(CONSIGNES)
1) D'après l'extrait sur la prostitution, pour quelle raison les partisans de l'abolition réclament-ils la suppression complète de la prostitution ? Répondez en une à trois phrases.
2) Reproduisez fidèlement le passage de l'extrait sur la prostitution qui va de « Jusqu’à cette fameuse » jusqu'à « 20 ans d’emprisonnement.[5] ???? ».

Parlons abolition et dépénalisation, parlons santé et protection, parlons prostitution. Considérant que les TDS sont les victimes d’un système qui les exploite, les partisans de l’abolutionnisme revendiquent, comme son nom l’indique, l’abolition complète de la prostitution ainsi que tous les mécanismes de réglementation la concernant. A l’inverse, les membres du mouvement de la dépénalisation de la prostitution prônent la mise en place de réglementations visant à assurer la protection des TDS.

Jusqu’à cette fameuse date du 1er juin 2022, l’art. 380 du Code pénal belge interdisait le racolage, l’incitation à la débauche et le proxénétisme[3]. Désormais, la réforme décriminalise la prostitution, encadre sa publicité, mais ne décriminalise pas le proxénétisme qui sera puni d’un à cinq ans d’emprisonnement et d’une amende allant de 500 à 25.000 euros[4]. Les sanctions et peines de prison ont également été revues à la hausse, passant ainsi de 5 à 10 ans de prison pour des faits de viol, à 15 à 20 ans d’emprisonnement.[5] ????

Mais ce n’est pas tout, cette loi aborde également un point important dont on parle de plus en plus et sous tous les angles possibles : la question du consentement.

(DONNÉES D'ENTRÉE)

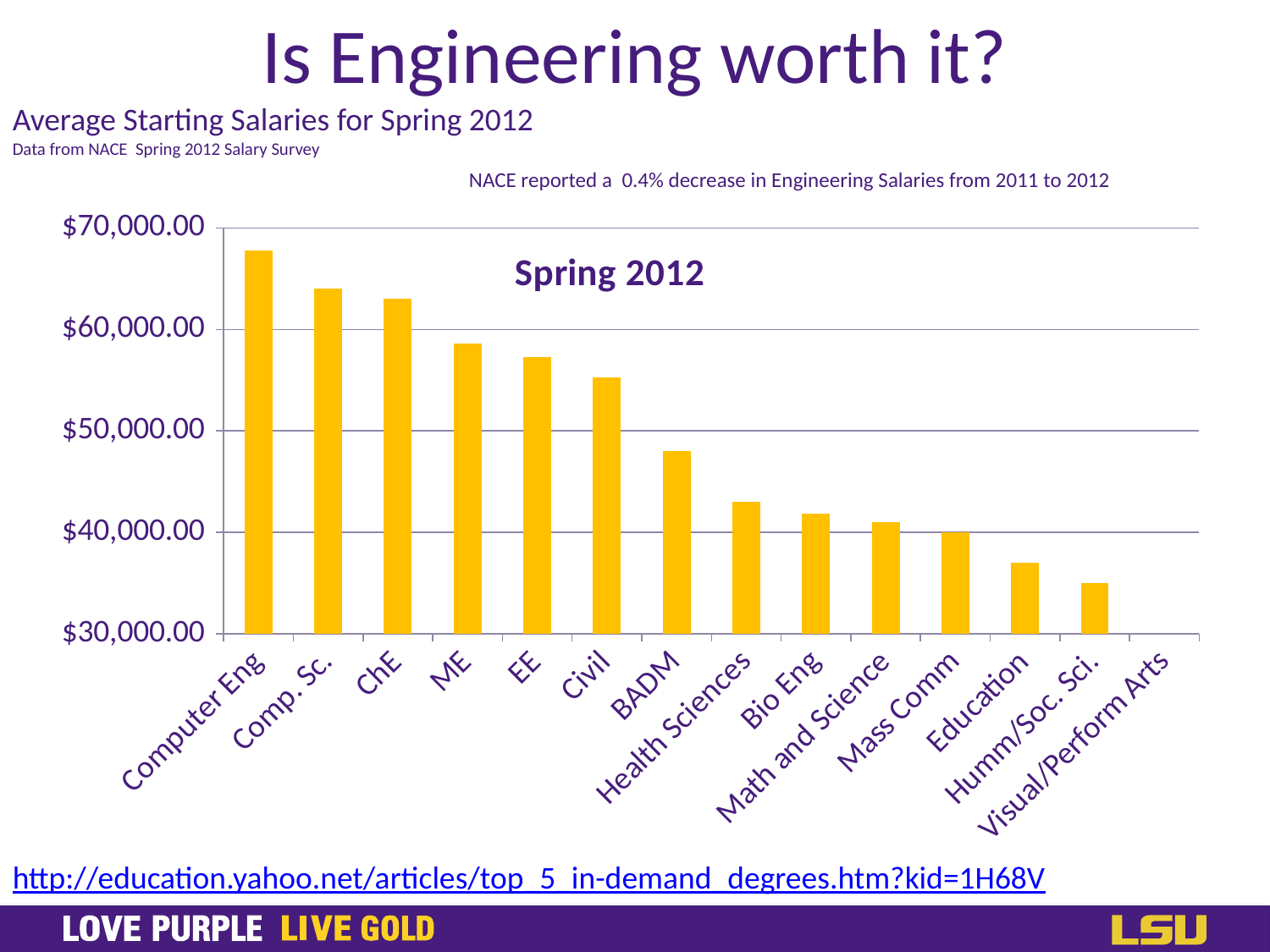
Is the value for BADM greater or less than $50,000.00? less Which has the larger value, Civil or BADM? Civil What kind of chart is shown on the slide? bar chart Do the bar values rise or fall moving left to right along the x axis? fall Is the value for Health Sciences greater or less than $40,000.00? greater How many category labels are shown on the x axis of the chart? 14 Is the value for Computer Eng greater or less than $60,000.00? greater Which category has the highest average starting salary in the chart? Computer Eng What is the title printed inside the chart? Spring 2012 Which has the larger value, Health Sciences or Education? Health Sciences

(LISTE DES RÉPONSES)
1) Ils considèrent que les TDS sont les victimes d'un système qui les exploite. C'est pourquoi ils revendiquent l'abolition complète de la prostitution ainsi que de tous les mécanismes de réglementation la concernant.

2)
Jusqu’à cette fameuse date du 1er juin 2022, l’art. 380 du Code pénal belge interdisait le racolage, l’incitation à la débauche et le proxénétisme[3]. Désormais, la réforme décriminalise la prostitution, encadre sa publicité, mais ne décriminalise pas le proxénétisme qui sera puni d’un à cinq ans d’emprisonnement et d’une amende allant de 500 à 25.000 euros[4]. Les sanctions et peines de prison ont également été revues à la hausse, passant ainsi de 5 à 10 ans de prison pour des faits de viol, à 15 à 20 ans d’emprisonnement.[5] ????